-- Source excerpt --
*-*-*
Think of it like this:

  • First, it groups similar houses together (like a traditional decision tree)
  • Then, within each group, it creates a formula that considers factors like exact square footage, number of bathrooms, etc. (using linear regression)
  • This gives you more precise predictions than a simple average for each group

This class allows you to configure how the tree is built, pruned, and how its predictions are smoothed.

Properties

MinInstancesPerLeaf

Gets or sets the minimum number of training instances required at each leaf node.

public int MinInstancesPerLeaf { get; set; }

Property Value

int

The minimum number of instances per leaf, defaulting to 4.

Remarks

This parameter controls the minimum number of training examples that must be present in a node for it to be considered a leaf. If a potential split would result in a leaf with fewer instances than this threshold, the split is not performed. Higher values lead to smaller trees and help prevent overfitting, while lower values allow the tree to capture more detailed patterns in the data but increase the risk of overfitting.

For Beginners: This setting controls how detailed your decision tree can get.

Think of it like organizing a library:

  • You could have very specific categories (like "Science Fiction Books About Space Travel Published After 2010")
  • But if only 1-2 books fit that category, it might not be a useful way to organize

This setting requires each "category" (leaf node) to contain at least a certain number of examples:

  • The default value of 4 means each final category must have at least 4 training examples
  • Higher values (like 10) create broader categories, making the model simpler but possibly less precise
  • Lower values (like 2) allow for more specific categories, potentially capturing more detail but risking "memorization" of the training data rather than learning general patterns

If your model seems to be memorizing the training data but performing poorly on new data, try increasing this value. If your model seems too simplistic and misses important patterns, consider decreasing it.

PruningFactor

Gets or sets the pruning factor that controls the trade-off between model complexity and error.

public double PruningFactor { get; set; }

Property Value

double

The pruning factor, defaulting to 0.05 (5%).

Remarks

The pruning factor is used during the post-pruning phase of the M5 algorithm. It represents the acceptable increase in error when replacing a subtree with a leaf node containing a linear model. A higher value leads to more aggressive pruning, resulting in smaller trees, while a lower value preserves more of the tree structure. The pruning process helps reduce overfitting by removing branches that do not significantly contribute to the model's predictive performance.

For Beginners: This setting controls how aggressively the algorithm simplifies the tree after building it.
*-*-*
-- Dataset excerpts --
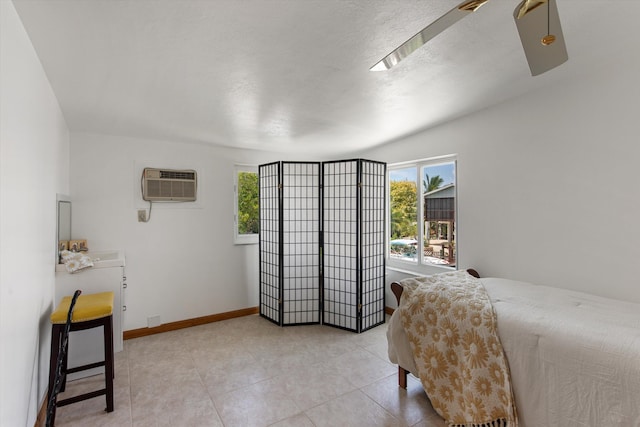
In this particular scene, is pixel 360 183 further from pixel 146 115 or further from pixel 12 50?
*-*-*
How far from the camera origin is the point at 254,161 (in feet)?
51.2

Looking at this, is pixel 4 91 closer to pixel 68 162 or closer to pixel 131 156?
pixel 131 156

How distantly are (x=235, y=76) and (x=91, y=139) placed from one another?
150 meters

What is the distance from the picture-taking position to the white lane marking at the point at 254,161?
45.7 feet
*-*-*
-- Objective --
In the model tree documentation, what is the default value of the pruning factor?

-- Output for this task --
0.05 (5%).